Task directions >> I'd like the entries reproduced exactly, with the images omitted.

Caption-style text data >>
■ ■ ■ ■

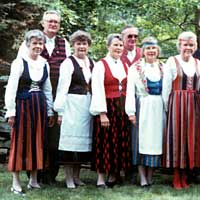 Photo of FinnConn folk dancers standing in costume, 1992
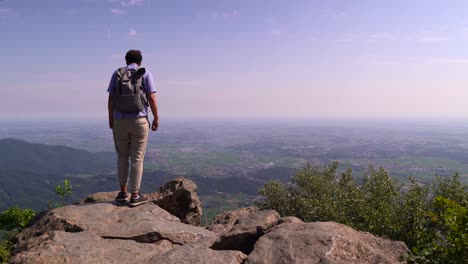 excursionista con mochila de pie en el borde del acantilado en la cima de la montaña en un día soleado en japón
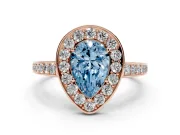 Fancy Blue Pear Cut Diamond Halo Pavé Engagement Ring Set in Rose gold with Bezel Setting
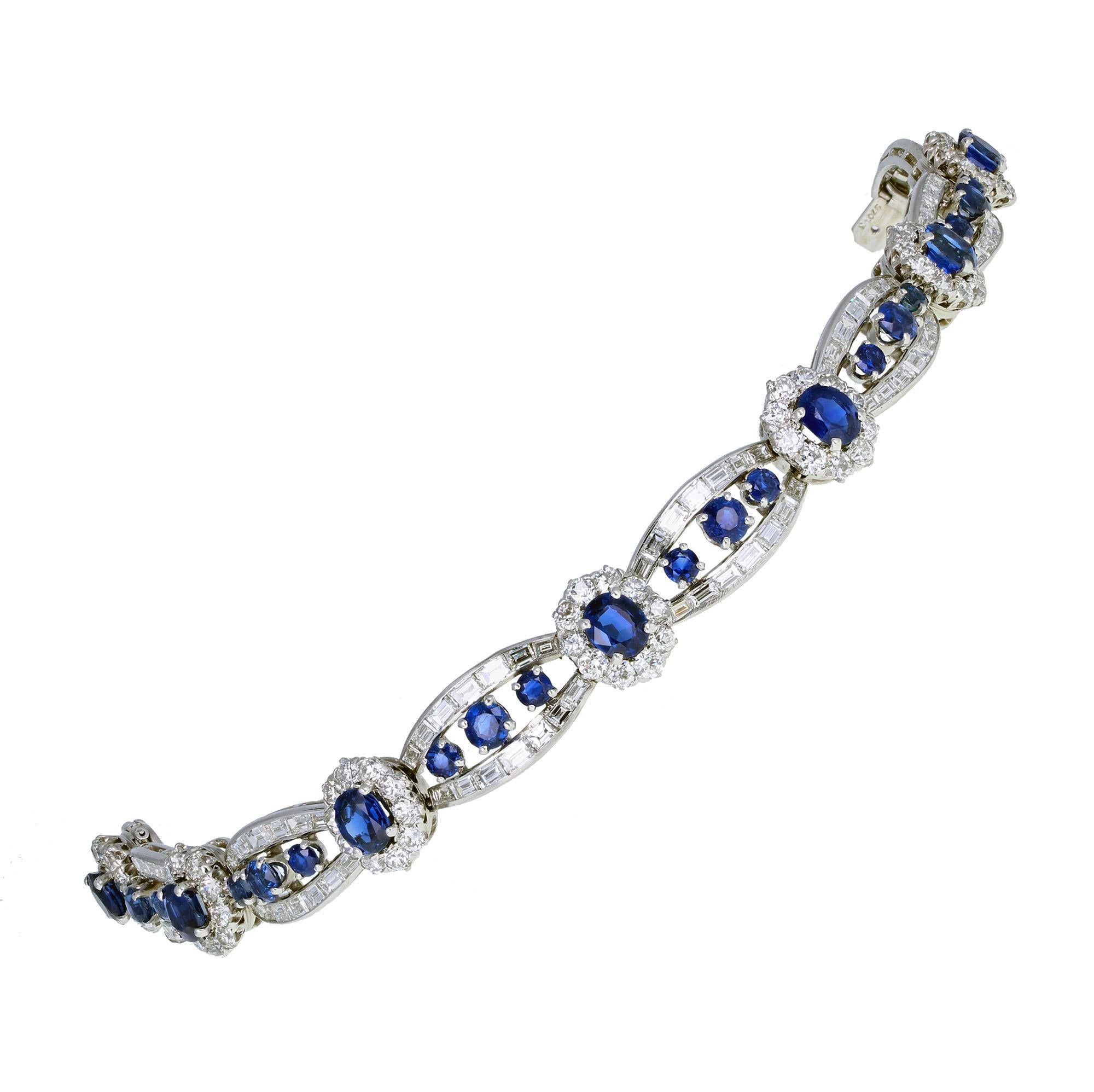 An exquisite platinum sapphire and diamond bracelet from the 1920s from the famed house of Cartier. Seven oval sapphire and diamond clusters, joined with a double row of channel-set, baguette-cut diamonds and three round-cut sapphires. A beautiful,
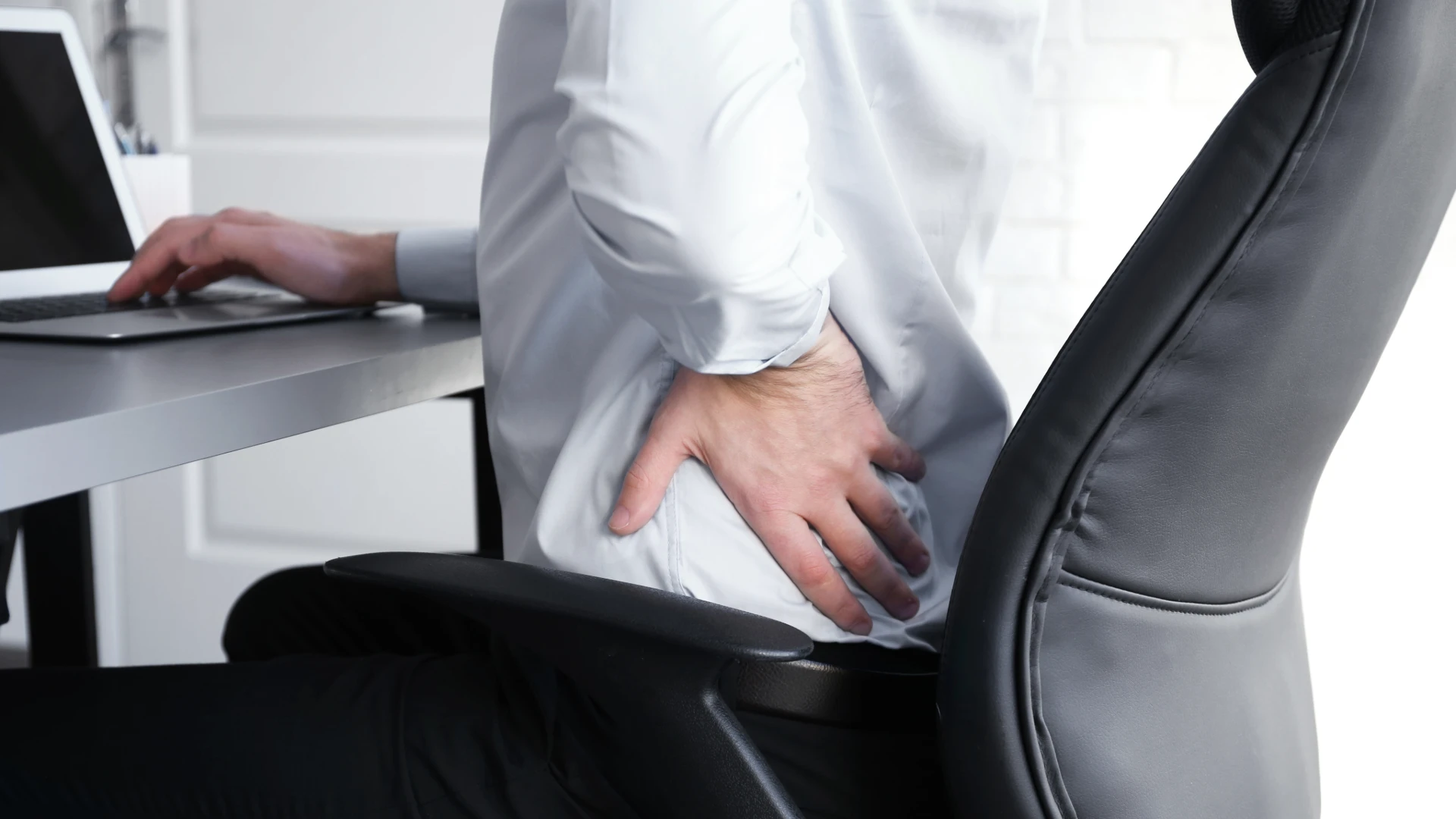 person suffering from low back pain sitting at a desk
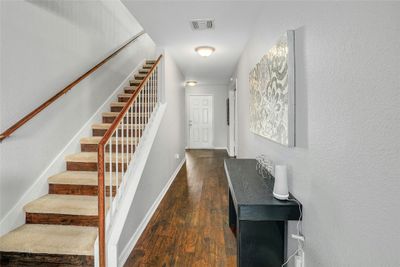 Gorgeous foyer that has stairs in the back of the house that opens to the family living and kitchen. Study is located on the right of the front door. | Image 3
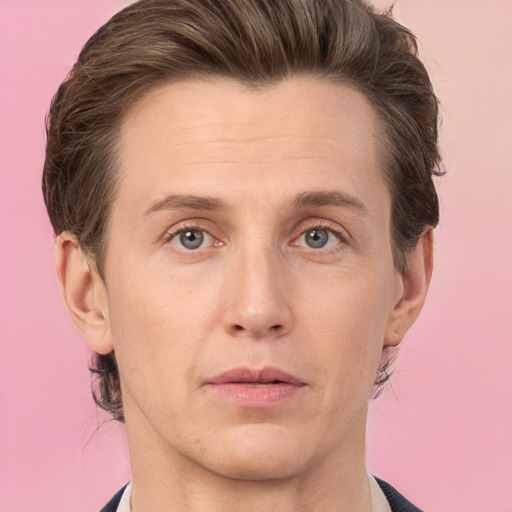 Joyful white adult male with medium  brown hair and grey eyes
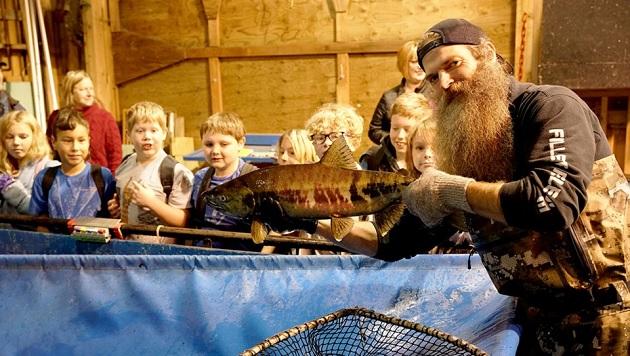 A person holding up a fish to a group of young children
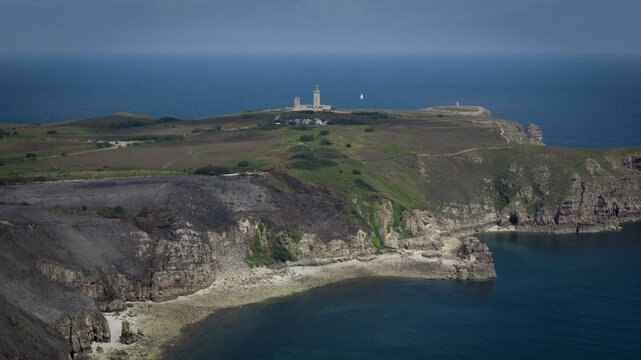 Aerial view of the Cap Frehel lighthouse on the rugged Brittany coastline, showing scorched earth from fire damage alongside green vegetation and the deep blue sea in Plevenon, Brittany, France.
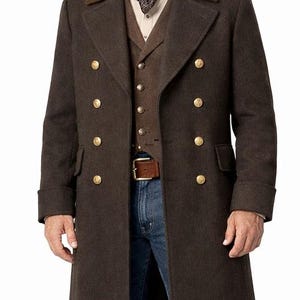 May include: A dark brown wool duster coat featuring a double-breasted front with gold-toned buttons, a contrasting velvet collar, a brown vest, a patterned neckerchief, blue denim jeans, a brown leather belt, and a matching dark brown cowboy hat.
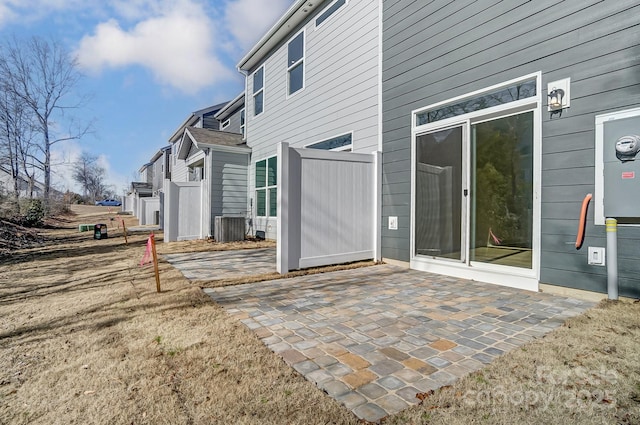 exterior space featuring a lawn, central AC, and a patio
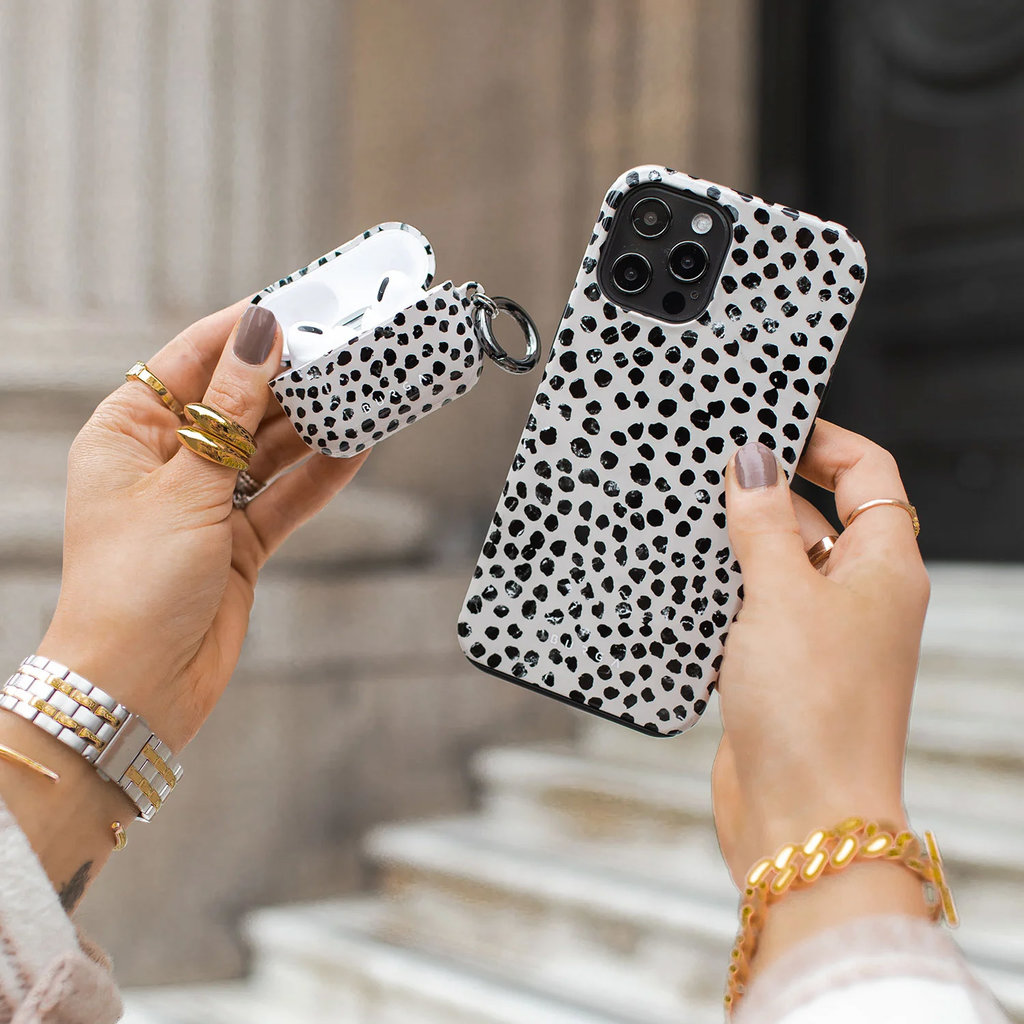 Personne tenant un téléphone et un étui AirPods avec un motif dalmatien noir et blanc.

■ ■ ■ ■

Written response >>
 Photo of FinnConn folk dancers standing in costume, 1992
 excursionista con mochila de pie en el borde del acantilado en la cima de la montaña en un día soleado en japón
 Fancy Blue Pear Cut Diamond Halo Pavé Engagement Ring Set in Rose gold with Bezel Setting
 An exquisite platinum sapphire and diamond bracelet from the 1920s from the famed house of Cartier. Seven oval sapphire and diamond clusters, joined with a double row of channel-set, baguette-cut diamonds and three round-cut sapphires. A beautiful,
 person suffering from low back pain sitting at a desk
 Gorgeous foyer that has stairs in the back of the house that opens to the family living and kitchen. Study is located on the right of the front door. | Image 3
 Joyful white adult male with medium  brown hair and grey eyes
 A person holding up a fish to a group of young children
 Aerial view of the Cap Frehel lighthouse on the rugged Brittany coastline, showing scorched earth from fire damage alongside green vegetation and the deep blue sea in Plevenon, Brittany, France.
 May include: A dark brown wool duster coat featuring a double-breasted front with gold-toned buttons, a contrasting velvet collar, a brown vest, a patterned neckerchief, blue denim jeans, a brown leather belt, and a matching dark brown cowboy hat.
 exterior space featuring a lawn, central AC, and a patio
 Personne tenant un téléphone et un étui AirPods avec un motif dalmatien noir et blanc.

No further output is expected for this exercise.